В другой комнате тот, кто сидел справа, уже не просто сглатывал, а отвратительно давился. Неожиданно он схватил со стола мусорное ведро, вскочил и бросился в угол комнаты. Боровиц в душе неохотно похвалил его за то, что при этом он был довольно спокоен.
— Боже мой! Боже мой! — с каждым разом все громче повторял тот, что сидел слева. — Ужасно! Ужасно! Он развратник, безумен, изверг!
— Он великолепен! — прорычал Боровиц. — Видишь? Видишь! Теперь он подходит к самой сути дела...

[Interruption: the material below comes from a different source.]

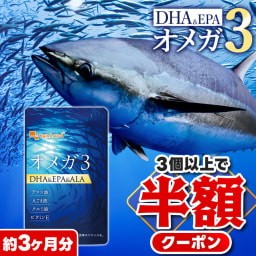 【DHA EPA オメガ3厳選配合】ピュアオメガ DHA & EPA オメガ-3 サプリ 90日分 クリルオイル フィッシュオイル 国産魚油 18種のフリー処方 omega 3 脂肪酸 魚油 国内製造 悩み解決ラボ
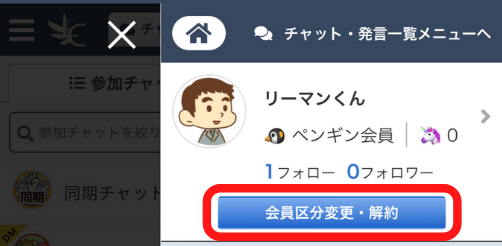 tayori-menu-r-menber.png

По ту сторону экрана обнаженный человек взял в руки хирургическую пилу. Он пилил снизу вверх через центр грудины, его руки по локоть и инструмент отблескивали смесью серого, красного и серебряного цветов. Пот струился по запятнанной кровью коже, стекая горячим дождем, в то время как он резал грудную клетку. Однако он не сдался — сломалось серебристое лезвие пилы, и он отбросил ее в сторону. Рыча, как зверь, совершая какие-то неистовые беспорядочные движения, он поднял голову и осмотрел комнату в поисках чего-нибудь подходящего. Наткнувшись на металлический стул, его глаза широко открылись от воодушевления. Мгновенно схватив стул, он стал действовать двумя его ножками, как рычагами, внутри только что сделанного разреза.

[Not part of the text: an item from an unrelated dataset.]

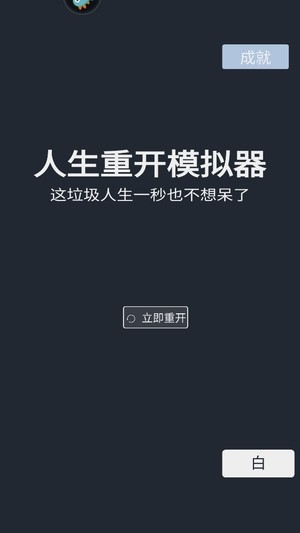 人生重开模拟器免广告版截图4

Под звук ломающихся костей и рвущейся плоти левая часть грудной клетки поднялась и откинулась — словно люк в верхней части туловища. Руки обнаженного человека погрузились внутрь... раздался страшный звук разрываемой плоти... и вот они показались снова и высоко вверх подняли долгожданную награду... но только на мгновение. Затем...

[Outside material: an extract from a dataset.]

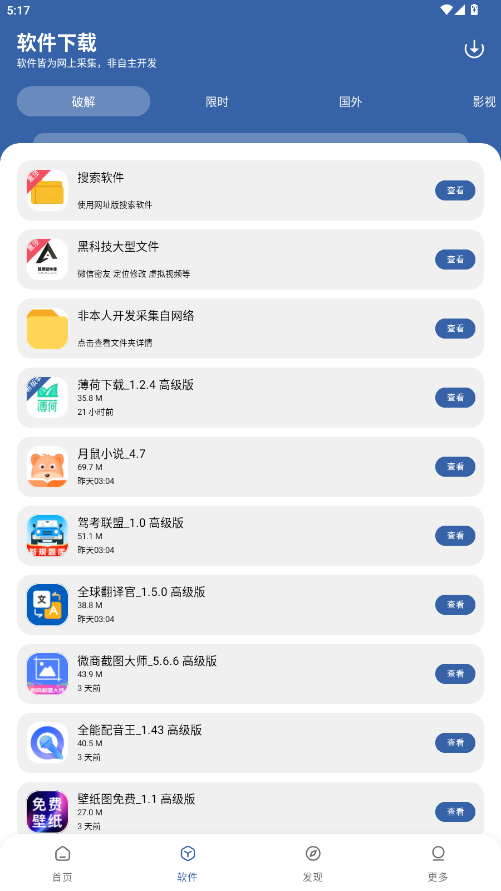 孤煞软件库官网版截图1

Держа в руках сердце, человек начал танцевать, снова и снова кружась с ним по комнате. Он прижимал его к себе, подносил к глазам, к ушам. Он подносил его к своей груди, нежно баюкая и сам плача при этом как ребенок. Он рыдал от облегчения, и горячие слезы текли по его серым щекам. А в следующий момент все силы, казалось, покинули его.
Ноги задрожали и стали мягкими, как желе. По-прежнему крепко сжимая сердце, он согнулся и рухнул на пол, свернувшись подобно ребенку в животе у матери и спрятав сердце в изгибе своего тела. Он лежал совершенно неподвижно.
— Все сделано, — произнес Боровиц. — Может быть! Он поднялся, подошел к динамику и нажал кнопку с надписью “Селекторная связь”. Однако, прежде чем заговорить, он прищурившись посмотрел на своих подчиненных. Один по-прежнему оставался в углу, сидел с безвольно опущенной головой, ведро стояло у него между ногами. В другом углу второй, держа руки на боках, делал наклоны вперед — вверх и вниз, вверх и вниз, выдыхая при каждом наклоне и вдыхая, когда выпрямлялся. Лица у обоих блестели от пота.
— Хм... — пробормотал Боровиц и повернулся к динамику. — Борис! Борис Драгошани? Вы меня слышите? Все в порядке?
Человек в другой комнате дернулся, вытянулся, поднял голову и огляделся. Он содрогнулся и быстро встал на ноги. Теперь он был больше похож на человека и уже не напоминал взбесившегося робота, хотя по-прежнему цвет его кожи оставался свинцово-серым. Голые ступни поскользнулись на скользком полу — он слегка пошатнулся, но быстро вновь обрел равновесие. Увидев, что в руках все еще зажато сердце, он отшвырнул его в сторону и вытер руки о бедра.